**WHAT THE EXERCISE ASKS**
Starting at the line containing "How far from the image's" and ending at the line containing "61.1 meters", output these lines of the data as a JSON list of strings, one string per line, with both end lines included and blank lines left out.

**TASK MATERIAL**
********************

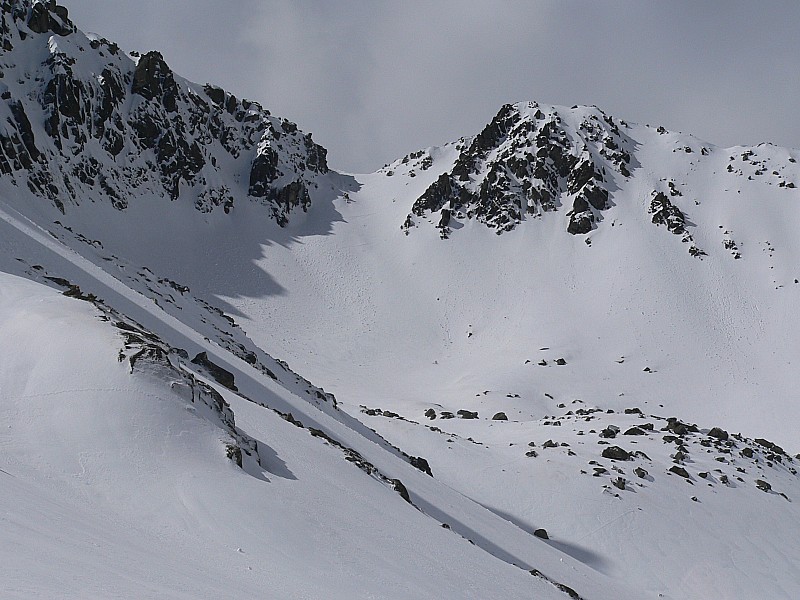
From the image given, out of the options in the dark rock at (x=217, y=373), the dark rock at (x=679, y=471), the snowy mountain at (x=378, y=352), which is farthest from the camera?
the dark rock at (x=679, y=471)

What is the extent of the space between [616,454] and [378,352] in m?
35.4

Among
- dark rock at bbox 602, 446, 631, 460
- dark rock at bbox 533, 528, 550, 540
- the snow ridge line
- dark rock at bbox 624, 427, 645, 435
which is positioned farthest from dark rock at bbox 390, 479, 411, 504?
dark rock at bbox 624, 427, 645, 435

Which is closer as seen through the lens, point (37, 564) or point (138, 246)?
point (37, 564)

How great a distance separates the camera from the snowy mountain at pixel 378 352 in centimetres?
820

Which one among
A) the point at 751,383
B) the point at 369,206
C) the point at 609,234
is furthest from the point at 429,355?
the point at 369,206

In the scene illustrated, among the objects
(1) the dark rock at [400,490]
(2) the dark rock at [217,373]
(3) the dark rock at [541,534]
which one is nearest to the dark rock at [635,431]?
(3) the dark rock at [541,534]

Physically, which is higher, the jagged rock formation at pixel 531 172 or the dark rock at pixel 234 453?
the jagged rock formation at pixel 531 172

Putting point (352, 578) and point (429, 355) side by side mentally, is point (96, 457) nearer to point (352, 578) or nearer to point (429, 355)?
point (352, 578)

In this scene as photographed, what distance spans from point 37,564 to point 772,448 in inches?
1335

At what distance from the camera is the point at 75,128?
67938 mm

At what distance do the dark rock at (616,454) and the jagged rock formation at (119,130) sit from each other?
55884 mm

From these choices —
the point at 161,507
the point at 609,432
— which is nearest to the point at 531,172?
the point at 609,432

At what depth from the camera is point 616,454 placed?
83.3 ft

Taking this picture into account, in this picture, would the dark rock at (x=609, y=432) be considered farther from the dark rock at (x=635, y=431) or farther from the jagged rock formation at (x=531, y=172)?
the jagged rock formation at (x=531, y=172)
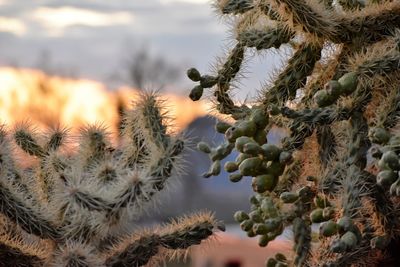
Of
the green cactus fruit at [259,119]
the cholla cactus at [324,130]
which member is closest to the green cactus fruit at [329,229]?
the cholla cactus at [324,130]

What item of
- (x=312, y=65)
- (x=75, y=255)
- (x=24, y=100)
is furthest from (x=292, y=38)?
(x=24, y=100)

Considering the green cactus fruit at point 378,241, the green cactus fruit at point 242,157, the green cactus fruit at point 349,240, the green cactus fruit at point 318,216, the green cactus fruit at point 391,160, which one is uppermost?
the green cactus fruit at point 242,157

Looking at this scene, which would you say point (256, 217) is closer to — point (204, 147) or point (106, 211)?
point (204, 147)

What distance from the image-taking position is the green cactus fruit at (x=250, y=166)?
0.58 m

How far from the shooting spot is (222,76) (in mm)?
722

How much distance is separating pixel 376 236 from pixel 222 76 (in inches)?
8.2

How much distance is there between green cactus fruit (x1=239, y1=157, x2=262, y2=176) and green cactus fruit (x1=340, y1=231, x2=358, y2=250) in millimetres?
85

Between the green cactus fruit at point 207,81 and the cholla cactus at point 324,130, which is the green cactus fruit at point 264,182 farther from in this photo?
the green cactus fruit at point 207,81

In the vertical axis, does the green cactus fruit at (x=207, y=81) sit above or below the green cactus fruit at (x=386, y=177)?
above

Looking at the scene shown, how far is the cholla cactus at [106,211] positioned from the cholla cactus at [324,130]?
0.11 metres

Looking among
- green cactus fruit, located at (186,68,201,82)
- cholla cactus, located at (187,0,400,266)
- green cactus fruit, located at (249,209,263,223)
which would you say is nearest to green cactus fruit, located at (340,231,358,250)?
cholla cactus, located at (187,0,400,266)

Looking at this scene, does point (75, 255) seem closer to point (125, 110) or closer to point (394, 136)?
point (125, 110)

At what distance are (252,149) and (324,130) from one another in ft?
0.35

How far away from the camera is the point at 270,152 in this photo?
58 cm
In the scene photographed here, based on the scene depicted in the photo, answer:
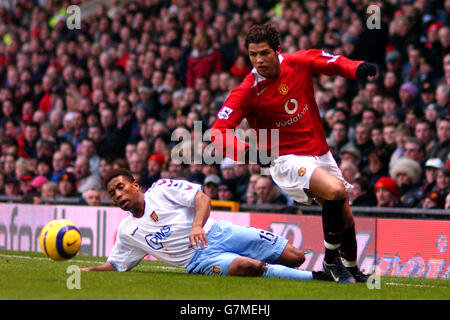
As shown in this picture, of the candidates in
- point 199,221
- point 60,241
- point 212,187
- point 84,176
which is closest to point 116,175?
point 60,241

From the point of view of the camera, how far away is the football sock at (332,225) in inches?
287

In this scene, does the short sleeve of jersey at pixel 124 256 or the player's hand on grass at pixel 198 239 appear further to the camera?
the short sleeve of jersey at pixel 124 256

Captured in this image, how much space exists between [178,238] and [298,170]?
155 centimetres

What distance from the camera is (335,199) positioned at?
719 centimetres

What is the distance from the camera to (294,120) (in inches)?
302

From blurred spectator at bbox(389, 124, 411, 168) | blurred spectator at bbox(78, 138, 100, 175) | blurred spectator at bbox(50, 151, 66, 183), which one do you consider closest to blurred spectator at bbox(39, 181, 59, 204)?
blurred spectator at bbox(50, 151, 66, 183)

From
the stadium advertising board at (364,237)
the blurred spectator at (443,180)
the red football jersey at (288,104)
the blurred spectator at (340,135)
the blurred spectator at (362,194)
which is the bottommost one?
the stadium advertising board at (364,237)

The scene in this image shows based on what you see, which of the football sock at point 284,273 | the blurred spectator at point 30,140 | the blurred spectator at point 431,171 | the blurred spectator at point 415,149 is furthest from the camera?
the blurred spectator at point 30,140

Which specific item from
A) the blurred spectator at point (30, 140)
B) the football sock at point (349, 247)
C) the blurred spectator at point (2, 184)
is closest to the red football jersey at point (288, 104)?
the football sock at point (349, 247)

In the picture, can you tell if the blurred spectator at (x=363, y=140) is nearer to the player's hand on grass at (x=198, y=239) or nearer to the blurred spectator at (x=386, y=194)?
the blurred spectator at (x=386, y=194)

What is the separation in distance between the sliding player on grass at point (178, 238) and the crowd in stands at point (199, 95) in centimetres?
279
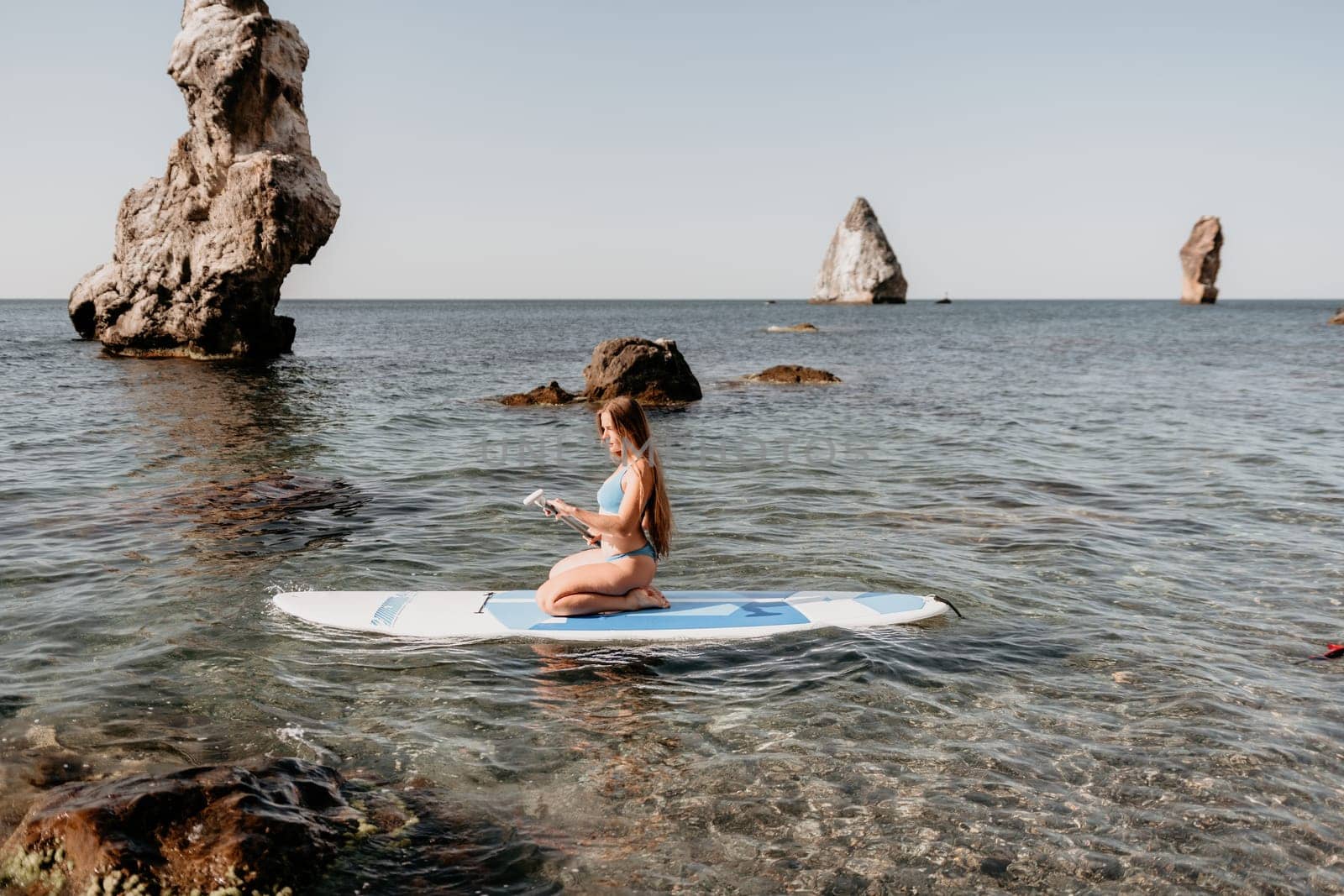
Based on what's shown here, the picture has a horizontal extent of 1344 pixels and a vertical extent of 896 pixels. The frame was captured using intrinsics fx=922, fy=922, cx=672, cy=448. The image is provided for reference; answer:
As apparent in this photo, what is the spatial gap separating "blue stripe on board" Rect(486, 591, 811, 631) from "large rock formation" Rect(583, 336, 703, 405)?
17.1m

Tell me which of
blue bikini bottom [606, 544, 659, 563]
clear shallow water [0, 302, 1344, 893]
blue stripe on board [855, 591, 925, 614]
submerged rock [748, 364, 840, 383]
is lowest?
clear shallow water [0, 302, 1344, 893]

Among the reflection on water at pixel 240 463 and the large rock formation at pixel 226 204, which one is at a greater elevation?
the large rock formation at pixel 226 204

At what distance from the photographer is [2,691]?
664 cm

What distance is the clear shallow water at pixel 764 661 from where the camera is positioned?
16.5 ft

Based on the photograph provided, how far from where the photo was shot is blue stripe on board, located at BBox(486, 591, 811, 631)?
25.6ft

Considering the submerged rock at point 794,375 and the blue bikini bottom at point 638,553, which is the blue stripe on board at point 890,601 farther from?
the submerged rock at point 794,375

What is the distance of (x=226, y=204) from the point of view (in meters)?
33.8

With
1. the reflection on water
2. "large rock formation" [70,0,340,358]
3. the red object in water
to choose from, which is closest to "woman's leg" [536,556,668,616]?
the reflection on water

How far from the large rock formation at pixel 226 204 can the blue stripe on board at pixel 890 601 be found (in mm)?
30021

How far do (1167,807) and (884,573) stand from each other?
15.6 ft

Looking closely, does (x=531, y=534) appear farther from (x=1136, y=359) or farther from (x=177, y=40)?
(x=1136, y=359)

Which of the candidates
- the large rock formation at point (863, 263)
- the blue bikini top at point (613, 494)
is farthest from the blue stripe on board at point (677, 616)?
the large rock formation at point (863, 263)

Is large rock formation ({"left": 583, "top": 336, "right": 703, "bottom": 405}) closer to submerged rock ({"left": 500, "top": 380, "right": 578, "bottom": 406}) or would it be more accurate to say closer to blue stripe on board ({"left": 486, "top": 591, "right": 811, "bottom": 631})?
submerged rock ({"left": 500, "top": 380, "right": 578, "bottom": 406})

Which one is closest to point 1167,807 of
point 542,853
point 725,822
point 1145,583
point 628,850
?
point 725,822
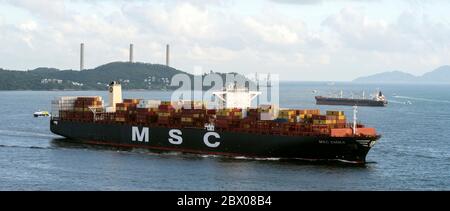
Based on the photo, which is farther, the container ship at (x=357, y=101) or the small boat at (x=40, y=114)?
the container ship at (x=357, y=101)

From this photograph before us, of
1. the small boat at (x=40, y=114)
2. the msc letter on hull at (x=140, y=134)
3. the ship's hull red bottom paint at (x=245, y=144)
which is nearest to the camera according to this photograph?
the ship's hull red bottom paint at (x=245, y=144)

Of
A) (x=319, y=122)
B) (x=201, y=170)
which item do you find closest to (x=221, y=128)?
(x=201, y=170)

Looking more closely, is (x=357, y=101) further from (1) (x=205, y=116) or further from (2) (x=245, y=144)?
(2) (x=245, y=144)

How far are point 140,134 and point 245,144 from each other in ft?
38.5

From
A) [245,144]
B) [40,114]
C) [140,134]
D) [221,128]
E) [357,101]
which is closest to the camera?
[245,144]

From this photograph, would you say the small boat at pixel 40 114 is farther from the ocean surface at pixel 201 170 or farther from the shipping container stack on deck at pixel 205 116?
the ocean surface at pixel 201 170

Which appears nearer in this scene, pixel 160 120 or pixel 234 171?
pixel 234 171

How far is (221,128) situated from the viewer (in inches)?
2201

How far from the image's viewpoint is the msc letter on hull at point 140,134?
61.1 meters

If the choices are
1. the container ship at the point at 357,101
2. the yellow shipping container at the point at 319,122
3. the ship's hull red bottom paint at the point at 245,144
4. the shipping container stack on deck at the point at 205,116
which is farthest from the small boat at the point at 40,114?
the container ship at the point at 357,101
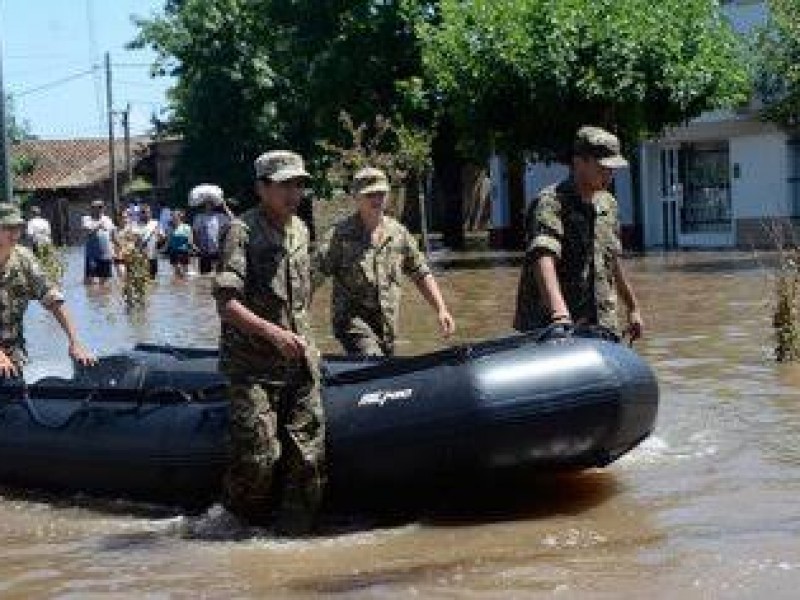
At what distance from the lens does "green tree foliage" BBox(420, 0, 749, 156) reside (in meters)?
25.0

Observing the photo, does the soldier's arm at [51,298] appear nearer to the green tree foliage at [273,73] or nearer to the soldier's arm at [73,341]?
the soldier's arm at [73,341]

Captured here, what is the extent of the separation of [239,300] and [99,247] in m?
21.1

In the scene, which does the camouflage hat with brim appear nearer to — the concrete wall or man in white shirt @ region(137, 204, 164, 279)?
man in white shirt @ region(137, 204, 164, 279)

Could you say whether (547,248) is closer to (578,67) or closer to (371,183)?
(371,183)

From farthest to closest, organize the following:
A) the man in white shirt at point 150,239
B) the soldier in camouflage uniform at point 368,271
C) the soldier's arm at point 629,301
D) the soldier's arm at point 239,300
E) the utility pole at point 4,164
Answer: the man in white shirt at point 150,239 < the utility pole at point 4,164 < the soldier in camouflage uniform at point 368,271 < the soldier's arm at point 629,301 < the soldier's arm at point 239,300

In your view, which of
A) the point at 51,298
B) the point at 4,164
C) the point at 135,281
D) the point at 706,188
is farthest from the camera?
the point at 706,188

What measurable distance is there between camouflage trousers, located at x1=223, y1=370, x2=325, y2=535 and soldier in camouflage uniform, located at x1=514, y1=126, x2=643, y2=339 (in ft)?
4.07

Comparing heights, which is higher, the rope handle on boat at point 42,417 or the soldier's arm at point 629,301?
the soldier's arm at point 629,301

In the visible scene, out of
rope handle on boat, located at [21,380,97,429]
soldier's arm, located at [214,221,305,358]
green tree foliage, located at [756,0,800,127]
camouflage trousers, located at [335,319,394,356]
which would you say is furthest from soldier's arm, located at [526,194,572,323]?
green tree foliage, located at [756,0,800,127]

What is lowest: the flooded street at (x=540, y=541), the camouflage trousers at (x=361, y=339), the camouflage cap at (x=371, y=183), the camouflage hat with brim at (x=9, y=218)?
the flooded street at (x=540, y=541)

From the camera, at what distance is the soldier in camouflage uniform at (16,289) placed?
8.52 metres

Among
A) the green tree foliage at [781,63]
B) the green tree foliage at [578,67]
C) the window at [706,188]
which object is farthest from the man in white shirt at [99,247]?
the window at [706,188]

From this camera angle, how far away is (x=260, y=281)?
6734mm

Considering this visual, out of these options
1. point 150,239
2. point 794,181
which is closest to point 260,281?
point 150,239
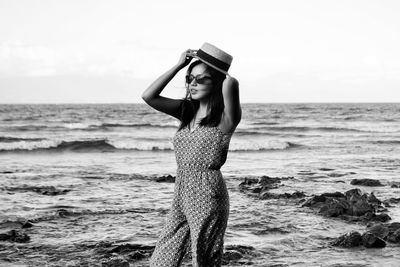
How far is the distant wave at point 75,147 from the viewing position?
23359mm

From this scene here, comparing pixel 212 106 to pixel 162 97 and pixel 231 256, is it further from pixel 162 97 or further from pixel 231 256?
pixel 231 256

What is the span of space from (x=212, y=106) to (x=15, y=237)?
450 centimetres

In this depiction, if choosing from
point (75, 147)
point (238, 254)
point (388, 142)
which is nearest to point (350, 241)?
point (238, 254)

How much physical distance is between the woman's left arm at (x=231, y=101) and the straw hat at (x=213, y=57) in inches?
3.9

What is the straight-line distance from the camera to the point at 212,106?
350 cm

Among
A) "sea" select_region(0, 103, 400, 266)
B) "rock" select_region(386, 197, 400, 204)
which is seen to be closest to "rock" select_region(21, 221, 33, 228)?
"sea" select_region(0, 103, 400, 266)

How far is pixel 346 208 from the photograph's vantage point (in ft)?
28.7

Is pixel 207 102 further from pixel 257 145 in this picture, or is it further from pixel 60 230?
pixel 257 145

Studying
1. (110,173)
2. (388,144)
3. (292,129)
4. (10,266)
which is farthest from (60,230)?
(292,129)

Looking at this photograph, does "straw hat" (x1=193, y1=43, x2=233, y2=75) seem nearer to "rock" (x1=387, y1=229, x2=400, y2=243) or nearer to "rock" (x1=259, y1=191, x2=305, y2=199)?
"rock" (x1=387, y1=229, x2=400, y2=243)

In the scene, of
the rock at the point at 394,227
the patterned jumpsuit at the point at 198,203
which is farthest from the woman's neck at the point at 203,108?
the rock at the point at 394,227

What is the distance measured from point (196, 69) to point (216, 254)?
1171 mm

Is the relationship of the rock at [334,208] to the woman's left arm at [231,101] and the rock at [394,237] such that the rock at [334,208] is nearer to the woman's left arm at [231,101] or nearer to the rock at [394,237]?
the rock at [394,237]

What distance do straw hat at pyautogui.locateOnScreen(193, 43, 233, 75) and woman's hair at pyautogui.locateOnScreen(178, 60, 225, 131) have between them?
85mm
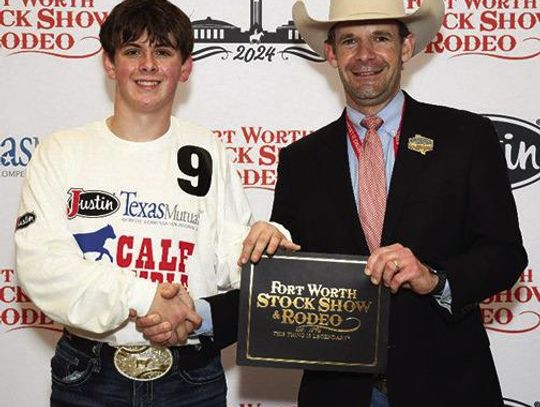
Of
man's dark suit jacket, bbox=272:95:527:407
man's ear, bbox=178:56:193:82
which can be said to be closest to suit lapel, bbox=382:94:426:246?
man's dark suit jacket, bbox=272:95:527:407

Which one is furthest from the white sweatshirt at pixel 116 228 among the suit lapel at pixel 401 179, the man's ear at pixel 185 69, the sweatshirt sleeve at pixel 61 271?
the suit lapel at pixel 401 179

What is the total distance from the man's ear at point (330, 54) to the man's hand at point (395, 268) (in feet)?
2.19

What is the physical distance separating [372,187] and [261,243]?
0.35 metres

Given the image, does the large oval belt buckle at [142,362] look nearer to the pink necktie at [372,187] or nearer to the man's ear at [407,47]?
the pink necktie at [372,187]

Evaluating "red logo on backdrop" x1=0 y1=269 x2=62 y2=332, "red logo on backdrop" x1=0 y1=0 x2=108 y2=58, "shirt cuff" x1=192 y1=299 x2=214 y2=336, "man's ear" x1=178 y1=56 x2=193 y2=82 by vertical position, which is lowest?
"red logo on backdrop" x1=0 y1=269 x2=62 y2=332

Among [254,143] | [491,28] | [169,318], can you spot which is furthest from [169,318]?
[491,28]

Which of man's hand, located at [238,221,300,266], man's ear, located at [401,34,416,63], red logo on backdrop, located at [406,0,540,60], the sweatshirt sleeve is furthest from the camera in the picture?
red logo on backdrop, located at [406,0,540,60]

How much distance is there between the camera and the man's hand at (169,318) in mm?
1897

********************

**SOLUTION TO THE EXERCISE**
[
  "How far from the image's viewpoint is the msc letter on hull at point 140,134?",
  "61.1 meters"
]